L’adolescenza, la borghesia, le madri, Arbus e la sua famiglia. C’è molto in questo romanzo che inciti a girare pagina, ma è sommerso da un mare di inutilità. Pagine su pagine di affermazioni infalsificabili. “Per alcuni lo stupro non è una delle possibili forme dell’incontro tra maschio e femmina, piuttosto la sua sostanza, la sua essenza, radicata nella storia, nel mito, nella configurazione metafisica del rapporto fra i sessi”. Sì? No? Forse? E quindi?
E quindi è la domanda che ricorre più spesso, nella mente del lettore. La sensazione predominante, per un numero di capitoli, è che Albinati non stia cercando di arrivare da nessuna parte. Non ci sia un punto, uno statement, che sta cercando di fare. Il che di nuovo non sarebbe necessariamente un male – in piccole dosi. Ma quando dalle piccole dosi passiamo alle letterali centinaia di pagine, la situazione si modifica. Sì perché dopo centinaia di pagine che stiamo girando attorno a un argomento – dopo centinaia di pagine che stiamo dicendo cose su di esso, certo, ma senza una direzione esatta, la fatica è inevitabile. Lo stesso autore a pagina 758 ci omaggio di un: “Io avevo bisogno di molte chiacchiere per avvicinarmi a un concetto, persino al più elementare, come se le parole inutili servissero a incamminarsi in una direzione senza avere idea se fosse quella giusta, tanto per uscire dallo stallo. Tuttora è così, per me.” Senza rendersi forse conto degli effetti collaterali della verità di quella frase.
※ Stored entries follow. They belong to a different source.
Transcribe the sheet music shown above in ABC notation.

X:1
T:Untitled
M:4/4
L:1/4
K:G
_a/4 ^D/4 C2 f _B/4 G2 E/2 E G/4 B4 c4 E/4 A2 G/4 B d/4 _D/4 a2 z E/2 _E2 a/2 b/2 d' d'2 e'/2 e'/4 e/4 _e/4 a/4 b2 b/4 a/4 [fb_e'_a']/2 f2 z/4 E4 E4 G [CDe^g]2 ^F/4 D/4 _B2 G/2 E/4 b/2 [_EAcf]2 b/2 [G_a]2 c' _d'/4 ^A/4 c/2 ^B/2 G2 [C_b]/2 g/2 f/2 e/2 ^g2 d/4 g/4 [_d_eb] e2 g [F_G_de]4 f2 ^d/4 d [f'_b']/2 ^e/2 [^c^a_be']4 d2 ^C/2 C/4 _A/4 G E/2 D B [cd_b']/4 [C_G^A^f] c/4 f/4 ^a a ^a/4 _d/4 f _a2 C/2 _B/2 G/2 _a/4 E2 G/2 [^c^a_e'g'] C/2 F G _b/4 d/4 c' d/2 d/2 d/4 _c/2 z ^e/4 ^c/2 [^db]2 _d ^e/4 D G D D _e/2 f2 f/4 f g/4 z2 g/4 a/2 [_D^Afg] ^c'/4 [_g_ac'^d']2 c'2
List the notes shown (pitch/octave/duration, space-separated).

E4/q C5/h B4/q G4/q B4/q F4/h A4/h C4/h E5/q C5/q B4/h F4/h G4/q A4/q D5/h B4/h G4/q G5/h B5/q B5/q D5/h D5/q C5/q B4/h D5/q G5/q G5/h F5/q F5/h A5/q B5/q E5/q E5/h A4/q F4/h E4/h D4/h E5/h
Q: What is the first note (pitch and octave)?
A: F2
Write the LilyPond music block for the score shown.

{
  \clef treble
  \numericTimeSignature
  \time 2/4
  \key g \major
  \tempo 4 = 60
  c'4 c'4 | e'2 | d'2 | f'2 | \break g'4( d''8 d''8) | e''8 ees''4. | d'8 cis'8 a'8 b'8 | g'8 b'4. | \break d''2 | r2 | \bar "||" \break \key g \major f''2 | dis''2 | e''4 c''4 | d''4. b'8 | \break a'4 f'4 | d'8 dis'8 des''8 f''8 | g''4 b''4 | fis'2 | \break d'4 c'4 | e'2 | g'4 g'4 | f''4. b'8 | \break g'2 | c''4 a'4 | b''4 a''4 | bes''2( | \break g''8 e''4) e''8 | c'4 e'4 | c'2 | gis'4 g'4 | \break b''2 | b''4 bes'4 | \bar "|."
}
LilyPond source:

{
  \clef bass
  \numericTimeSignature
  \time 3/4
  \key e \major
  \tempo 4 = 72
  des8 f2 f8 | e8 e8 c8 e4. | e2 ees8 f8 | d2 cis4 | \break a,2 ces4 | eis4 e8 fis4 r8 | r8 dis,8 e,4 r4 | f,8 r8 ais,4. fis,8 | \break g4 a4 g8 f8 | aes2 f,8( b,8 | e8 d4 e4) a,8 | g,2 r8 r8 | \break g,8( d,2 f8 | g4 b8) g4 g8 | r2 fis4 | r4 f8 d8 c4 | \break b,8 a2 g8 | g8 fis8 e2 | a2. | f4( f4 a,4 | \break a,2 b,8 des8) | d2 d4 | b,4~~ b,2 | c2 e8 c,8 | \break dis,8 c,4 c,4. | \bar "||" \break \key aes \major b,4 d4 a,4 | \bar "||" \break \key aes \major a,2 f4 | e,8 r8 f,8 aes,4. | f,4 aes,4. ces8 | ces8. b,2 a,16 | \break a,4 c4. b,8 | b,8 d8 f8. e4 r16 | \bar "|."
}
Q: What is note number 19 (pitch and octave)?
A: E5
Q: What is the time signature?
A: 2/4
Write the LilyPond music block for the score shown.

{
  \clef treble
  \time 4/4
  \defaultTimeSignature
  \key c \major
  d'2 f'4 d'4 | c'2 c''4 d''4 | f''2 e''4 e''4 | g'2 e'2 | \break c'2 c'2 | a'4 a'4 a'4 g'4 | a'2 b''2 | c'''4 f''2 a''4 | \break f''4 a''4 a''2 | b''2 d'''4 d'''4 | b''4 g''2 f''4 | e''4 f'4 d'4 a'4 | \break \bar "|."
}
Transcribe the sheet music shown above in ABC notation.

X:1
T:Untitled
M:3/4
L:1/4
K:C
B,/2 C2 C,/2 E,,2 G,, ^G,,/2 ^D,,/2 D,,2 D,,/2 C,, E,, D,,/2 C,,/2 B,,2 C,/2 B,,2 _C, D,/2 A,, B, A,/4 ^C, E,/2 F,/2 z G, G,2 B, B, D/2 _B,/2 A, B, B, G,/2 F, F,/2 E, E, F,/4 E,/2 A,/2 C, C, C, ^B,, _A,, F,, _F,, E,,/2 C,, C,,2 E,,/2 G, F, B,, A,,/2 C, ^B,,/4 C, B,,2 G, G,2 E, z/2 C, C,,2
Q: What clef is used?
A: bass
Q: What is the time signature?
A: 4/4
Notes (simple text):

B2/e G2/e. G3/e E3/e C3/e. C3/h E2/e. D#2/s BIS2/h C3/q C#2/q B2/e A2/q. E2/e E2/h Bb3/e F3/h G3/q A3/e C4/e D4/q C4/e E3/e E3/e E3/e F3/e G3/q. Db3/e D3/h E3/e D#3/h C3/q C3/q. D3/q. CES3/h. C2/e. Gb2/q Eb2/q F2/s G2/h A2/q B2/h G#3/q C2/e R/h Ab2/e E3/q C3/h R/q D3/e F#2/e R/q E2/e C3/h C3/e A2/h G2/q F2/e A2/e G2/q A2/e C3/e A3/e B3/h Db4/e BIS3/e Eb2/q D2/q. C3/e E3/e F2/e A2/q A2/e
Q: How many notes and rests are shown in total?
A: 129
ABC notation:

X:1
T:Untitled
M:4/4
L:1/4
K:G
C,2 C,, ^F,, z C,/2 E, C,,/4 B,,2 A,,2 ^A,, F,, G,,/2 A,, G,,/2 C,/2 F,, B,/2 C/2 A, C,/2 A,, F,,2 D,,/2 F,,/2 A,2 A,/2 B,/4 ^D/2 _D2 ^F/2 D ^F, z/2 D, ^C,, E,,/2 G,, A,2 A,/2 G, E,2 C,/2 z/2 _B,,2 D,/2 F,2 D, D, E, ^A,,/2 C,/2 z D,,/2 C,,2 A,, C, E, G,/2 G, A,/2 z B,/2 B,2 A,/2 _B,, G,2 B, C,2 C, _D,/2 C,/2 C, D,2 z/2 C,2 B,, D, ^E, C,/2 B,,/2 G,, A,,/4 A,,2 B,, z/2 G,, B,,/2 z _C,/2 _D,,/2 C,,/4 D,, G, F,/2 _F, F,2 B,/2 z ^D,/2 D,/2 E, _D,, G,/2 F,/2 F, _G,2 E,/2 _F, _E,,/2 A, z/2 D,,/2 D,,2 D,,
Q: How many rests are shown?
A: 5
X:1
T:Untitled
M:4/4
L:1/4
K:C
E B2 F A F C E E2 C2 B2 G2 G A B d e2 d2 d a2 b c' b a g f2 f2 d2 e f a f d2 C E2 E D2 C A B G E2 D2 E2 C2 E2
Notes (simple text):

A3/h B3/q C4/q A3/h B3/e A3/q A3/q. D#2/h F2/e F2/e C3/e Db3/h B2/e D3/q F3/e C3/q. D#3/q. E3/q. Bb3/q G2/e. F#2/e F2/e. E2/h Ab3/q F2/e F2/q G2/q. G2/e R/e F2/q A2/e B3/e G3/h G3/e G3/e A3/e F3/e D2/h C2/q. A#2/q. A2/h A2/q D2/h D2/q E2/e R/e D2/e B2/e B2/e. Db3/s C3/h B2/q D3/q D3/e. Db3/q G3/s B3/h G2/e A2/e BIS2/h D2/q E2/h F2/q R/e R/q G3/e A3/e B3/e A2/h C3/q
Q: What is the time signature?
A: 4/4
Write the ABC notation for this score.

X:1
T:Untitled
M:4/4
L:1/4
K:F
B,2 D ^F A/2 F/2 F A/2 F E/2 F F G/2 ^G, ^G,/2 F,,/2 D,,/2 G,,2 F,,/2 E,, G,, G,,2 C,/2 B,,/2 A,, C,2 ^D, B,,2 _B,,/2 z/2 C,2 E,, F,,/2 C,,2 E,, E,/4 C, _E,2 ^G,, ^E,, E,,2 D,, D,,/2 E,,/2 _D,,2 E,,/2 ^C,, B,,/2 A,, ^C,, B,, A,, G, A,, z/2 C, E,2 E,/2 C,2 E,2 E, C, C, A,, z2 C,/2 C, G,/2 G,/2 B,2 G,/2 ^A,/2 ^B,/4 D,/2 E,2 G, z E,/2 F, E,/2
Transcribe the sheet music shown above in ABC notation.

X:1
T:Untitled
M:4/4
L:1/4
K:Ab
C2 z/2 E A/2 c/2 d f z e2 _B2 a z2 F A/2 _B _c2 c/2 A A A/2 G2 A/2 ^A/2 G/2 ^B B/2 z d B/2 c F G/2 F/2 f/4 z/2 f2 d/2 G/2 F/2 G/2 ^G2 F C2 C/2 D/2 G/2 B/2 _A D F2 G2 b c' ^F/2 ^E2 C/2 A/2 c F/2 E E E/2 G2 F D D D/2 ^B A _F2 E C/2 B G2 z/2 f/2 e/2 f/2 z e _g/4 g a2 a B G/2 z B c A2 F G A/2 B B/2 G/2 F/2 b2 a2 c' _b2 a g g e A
Non credo di averne goduto meno perché mi mancava la nostalgia del tempo (che per forza di cose non ho vissuto). Così come la mia sopportazione è solitamente alta per le cose regolarmente riconosciute come noiose. E nonostante tutto l’eccitazione nel vedere spuntare un nome proprio, nella pagina successiva, è stata impossibile da reprimere.
In definitiva, La Scuola Cattolica è un po’ come il quartiere Trieste dopo il delitto del Circeo. All’interno di esso si nascondono elementi diversi, con le qualità per passare alla storia, ma sono perfettamente nascosti all’interno di un quartiere di normalità impressionante.
Mi assumo il peso delle mie parole quando dico che se qualcuno ritagliasse e incollasse assieme tutte le parti del romanzo di narrativa e le unisse ai saggi sull’adolescenza e ai pochi estratti dal resto degli argomenti, il risultato sarebbe un romanzo con un potenziale straordinario. Capace, molto probabilmente, di sopravvivere ad Albinati stesso.
Lo si potrebbe addirittura chiamare un classico, ma, per citare l’autore: “il problema della verità è se dirla o non dirla”.